Jordy de Vries: „Warum ist deine Arbeit wichtig, was treibt dich an?“

René Kaiser: „LSBT*I* erfahren immer noch Diskriminierung und Ausgrenzung und es bestehen immer noch Vorurteile in der breiten Gesellschaft. Schwul ist immer noch das häufigste Schimpfwort, besonders auf dem Schulhof. Lesben werden oft unsichtbar gemacht, oder sie existieren nur im männlichen Blick. Bei Bisexuellen ist ein häufiges Vorurteil, sie können sich einfach nicht entscheiden, ob sie homo oder hetero sein wollen, oder die eigene Bisexualität wird nicht wirklich gesehen. Auch Trans* leiden unter Vorurteilen und werden oft als Jungs in Röckchen lächerlich gemacht. Inter* werden meistens als Monster gebrandmarkt.
Wir gehen in unserer Arbeit gegen Vorurteile, die ausgrenzen und einschränken, vor. Wir versuchen, Vielfalt eine Stimme und einen Platz zu geben, um damit Demokratieverständnis zu fördern und Lebensqualität für alle Menschen zu geben. Vieles davon hängt von der eigenen Haltung der Fachkräfte in der Jugendarbeit ab. Wir geben Menschen Sicherheit in Umgang mit LSBT*I*, bauen Ängste und Vorurteile ab, um für ein vielfältigeres Klima in der Jugendarbeit und hilfe zu sorgen.“

Jordy de Vries: „Manche Leute meinen, dass geschlechtliche Vielfacht und/oder sexuelle Orientierung nur ein Trend ist, was würdest du denen gerne sagen?“

René Kaiser: LSBT*I*, also nicht heteronormative, sexuelle Orientierungen und nicht-cis-geschlechtliche Identitäten, gab es schon immer. Eventuell aber waren sie zuvor nicht so benannt, wie jetzt. In antiken Kulturen findet man Zeugnisse entweder in der Schrift oder im Bild von homo-sexuellen Handlungen. Homosexualität ist ein natürlicher Bestandteil des menschlichen Lebens und von Sexualität insgesamt. Auch bei Tieren findet sich oft homosexuelles Verhalten – Homofeindlichkeit aber nur bei einem, dem Menschen“.

 
Jordy de Vries: Und wie ist das in Bezug auf Trans*identitäten?
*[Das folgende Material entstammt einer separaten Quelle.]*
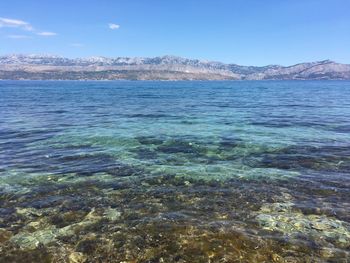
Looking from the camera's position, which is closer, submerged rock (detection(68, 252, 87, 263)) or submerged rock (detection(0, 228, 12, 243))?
submerged rock (detection(68, 252, 87, 263))

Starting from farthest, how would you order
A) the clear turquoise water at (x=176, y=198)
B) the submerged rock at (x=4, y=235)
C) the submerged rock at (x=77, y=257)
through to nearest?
1. the submerged rock at (x=4, y=235)
2. the clear turquoise water at (x=176, y=198)
3. the submerged rock at (x=77, y=257)

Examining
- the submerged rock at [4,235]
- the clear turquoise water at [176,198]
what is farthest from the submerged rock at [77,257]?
the submerged rock at [4,235]

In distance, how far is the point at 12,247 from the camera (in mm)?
11977

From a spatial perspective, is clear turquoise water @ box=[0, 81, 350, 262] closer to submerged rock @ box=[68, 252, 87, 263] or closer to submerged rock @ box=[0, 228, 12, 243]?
submerged rock @ box=[0, 228, 12, 243]

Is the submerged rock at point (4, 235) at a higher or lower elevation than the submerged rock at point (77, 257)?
lower

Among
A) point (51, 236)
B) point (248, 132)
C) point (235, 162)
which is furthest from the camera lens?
point (248, 132)

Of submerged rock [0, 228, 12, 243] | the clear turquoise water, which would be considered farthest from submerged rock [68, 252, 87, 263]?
submerged rock [0, 228, 12, 243]

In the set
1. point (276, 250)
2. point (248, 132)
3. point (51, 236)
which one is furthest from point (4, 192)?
point (248, 132)

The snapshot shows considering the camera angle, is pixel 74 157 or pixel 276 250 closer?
pixel 276 250

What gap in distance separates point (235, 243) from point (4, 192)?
37.9 feet

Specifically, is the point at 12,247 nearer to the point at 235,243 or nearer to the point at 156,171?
the point at 235,243

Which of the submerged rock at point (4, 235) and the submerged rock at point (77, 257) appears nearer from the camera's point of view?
the submerged rock at point (77, 257)

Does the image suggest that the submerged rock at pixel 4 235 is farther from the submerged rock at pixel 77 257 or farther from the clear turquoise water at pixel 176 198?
the submerged rock at pixel 77 257

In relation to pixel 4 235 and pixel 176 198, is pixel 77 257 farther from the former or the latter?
pixel 176 198
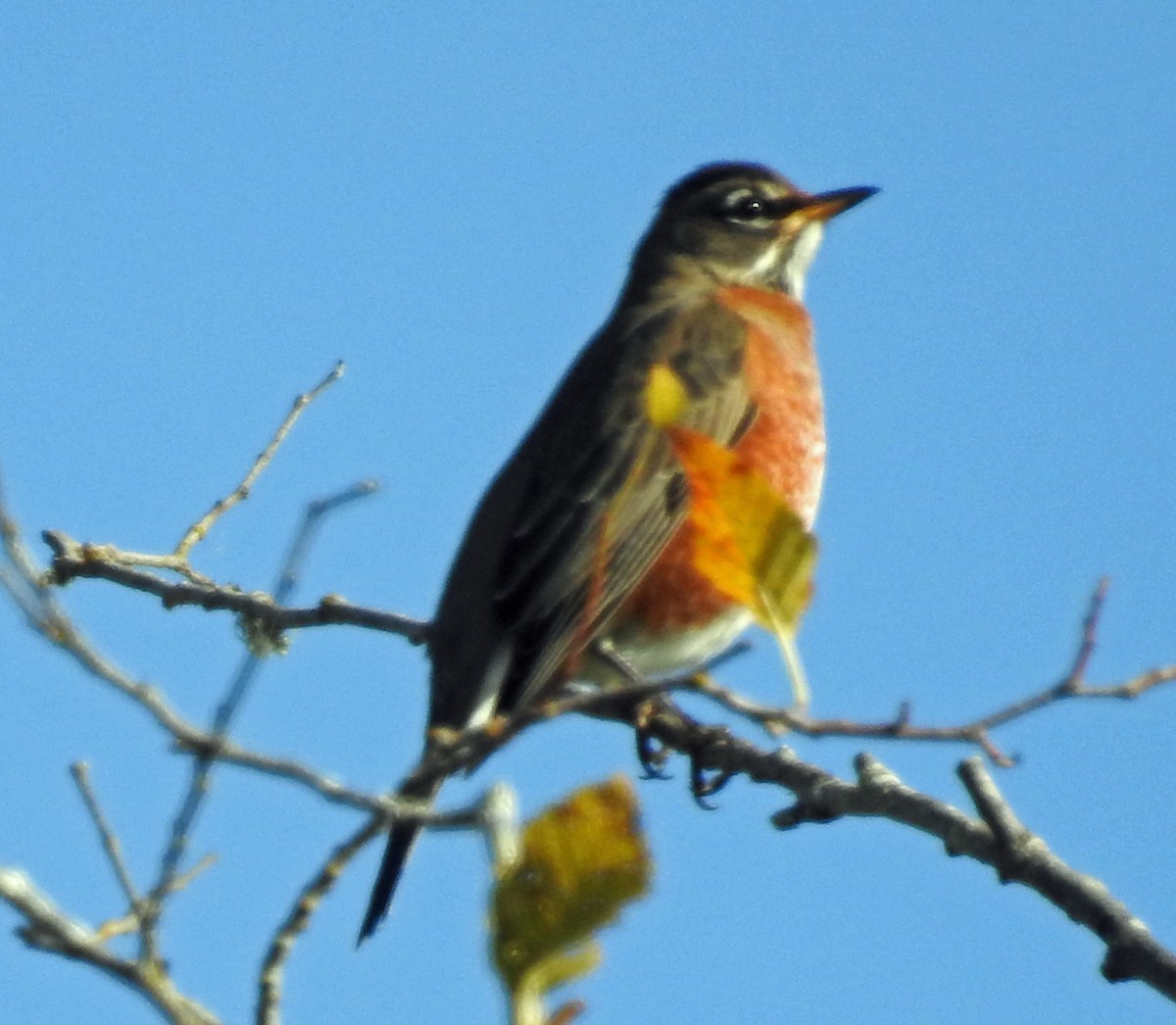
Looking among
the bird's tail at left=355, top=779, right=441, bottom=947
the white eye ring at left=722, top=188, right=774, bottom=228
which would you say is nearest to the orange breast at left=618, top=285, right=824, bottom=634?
the white eye ring at left=722, top=188, right=774, bottom=228

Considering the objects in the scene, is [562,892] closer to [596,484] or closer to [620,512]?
[620,512]

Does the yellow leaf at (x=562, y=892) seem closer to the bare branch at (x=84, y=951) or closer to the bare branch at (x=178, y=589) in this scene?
the bare branch at (x=84, y=951)

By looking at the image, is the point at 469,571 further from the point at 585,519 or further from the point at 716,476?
Answer: the point at 716,476

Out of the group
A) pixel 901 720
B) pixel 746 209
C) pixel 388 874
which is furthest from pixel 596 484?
pixel 901 720

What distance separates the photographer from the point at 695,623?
21.3 ft

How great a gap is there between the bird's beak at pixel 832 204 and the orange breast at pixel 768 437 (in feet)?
1.67

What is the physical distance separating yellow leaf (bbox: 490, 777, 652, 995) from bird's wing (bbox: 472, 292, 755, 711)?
3405mm

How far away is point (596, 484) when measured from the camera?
21.7 feet

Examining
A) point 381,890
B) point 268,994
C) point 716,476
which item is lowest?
point 381,890

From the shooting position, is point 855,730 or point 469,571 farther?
point 469,571

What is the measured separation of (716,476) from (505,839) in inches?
39.6

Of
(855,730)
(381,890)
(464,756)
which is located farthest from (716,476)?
(381,890)

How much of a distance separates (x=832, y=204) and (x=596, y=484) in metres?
2.53

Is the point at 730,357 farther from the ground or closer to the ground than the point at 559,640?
farther from the ground
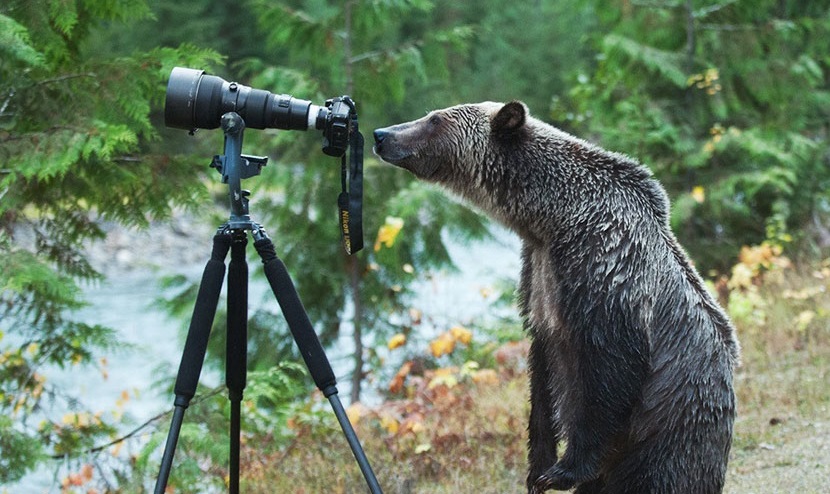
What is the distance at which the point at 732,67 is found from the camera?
9.62 meters

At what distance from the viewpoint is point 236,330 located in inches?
136

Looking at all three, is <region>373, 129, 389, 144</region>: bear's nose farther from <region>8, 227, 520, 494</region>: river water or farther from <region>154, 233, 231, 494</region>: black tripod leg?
<region>8, 227, 520, 494</region>: river water

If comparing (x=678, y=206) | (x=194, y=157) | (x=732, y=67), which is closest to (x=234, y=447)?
(x=194, y=157)

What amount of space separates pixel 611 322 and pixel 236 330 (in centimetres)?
141

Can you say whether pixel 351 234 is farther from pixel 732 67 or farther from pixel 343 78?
pixel 732 67

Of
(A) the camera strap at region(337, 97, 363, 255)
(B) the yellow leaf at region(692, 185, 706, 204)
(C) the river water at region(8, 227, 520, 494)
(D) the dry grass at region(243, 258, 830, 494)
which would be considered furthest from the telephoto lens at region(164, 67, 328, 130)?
(B) the yellow leaf at region(692, 185, 706, 204)

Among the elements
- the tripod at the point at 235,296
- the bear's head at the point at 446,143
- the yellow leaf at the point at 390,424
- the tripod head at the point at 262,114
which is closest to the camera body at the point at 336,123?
the tripod head at the point at 262,114

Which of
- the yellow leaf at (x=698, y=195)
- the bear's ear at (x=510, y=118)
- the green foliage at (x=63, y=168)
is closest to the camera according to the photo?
the bear's ear at (x=510, y=118)

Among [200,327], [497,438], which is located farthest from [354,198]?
[497,438]

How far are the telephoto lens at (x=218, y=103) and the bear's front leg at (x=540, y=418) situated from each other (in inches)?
52.4

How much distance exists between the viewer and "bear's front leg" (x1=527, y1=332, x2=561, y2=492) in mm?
3701

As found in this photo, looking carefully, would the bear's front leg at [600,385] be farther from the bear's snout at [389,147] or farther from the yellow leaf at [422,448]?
the yellow leaf at [422,448]

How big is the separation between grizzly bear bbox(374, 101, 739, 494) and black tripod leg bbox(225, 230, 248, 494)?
1047 mm

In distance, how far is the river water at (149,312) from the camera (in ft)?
27.0
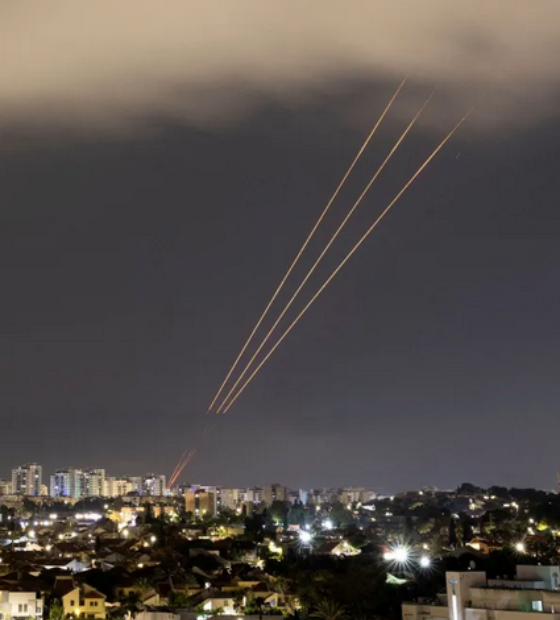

René Kaiser: „Trans*identitäten gibt es auch oft in anderen Kulturen, unter anderem Namen. In Nordamerika gibt es die Berdache, oder in Indien die Hijra (auch Hidschra). Dort haben diese Kategorien einen festen kulturellen Platz. Warum kann Trans*sein nicht auch einen Platz bei uns haben?“

Jordy de Vries: „Was macht Spaß an deiner Arbeit, hast du besondere Momente für uns?“

René Kaiser: „Was mir Spaß macht, sind die Momente, wenn Menschen etwas in der ganzen Trag-weite begreifen. Zum Beispiel bei einer Fortbildung für Jugendlichen die einen (Gruppen-)leiterschein machten. Ich hatte ganz am Anfang die Begriffserklärung und ein Promirätsel gemacht. ‚Was ist LSBT*I*? Und was ist Trans*? Und Trans*Mann und Trans*Frau?‘ Ich habe ein Bild gezeigt von Buck Angel, ein Trans*aktivist aus den USA, der richtig männer-holzfällerhaft aussieht, allerdings von der körperlichen Ausstattung eine Vulva hat. Als ich dann erzählte, dass Männer und Frauen in ganz verschiedenen Ausführungen und Variationen vorkommen, sah man, wie den Teil-nehmenden das ganze Konzept von geschlechtlicher Vielfalt auf einmal klar wurde. Das war ein sehr schöner Moment.
Mir bereitet auch Freude zu wissen, dass ich anderen Menschen helfen kann. Dass ich Sicherheit und die Haltung bieten kann, um (indirekt) die Lebensqualität von LSBT*I* zu steigern; indem ich Fachkräfte gegenüber Homo- und Trans*feindlichkeit sensibilisieren und LSBT*I*-Jugendlichen dadurch eine bessere Freizeit und Erlebenswelt garantieren kann“.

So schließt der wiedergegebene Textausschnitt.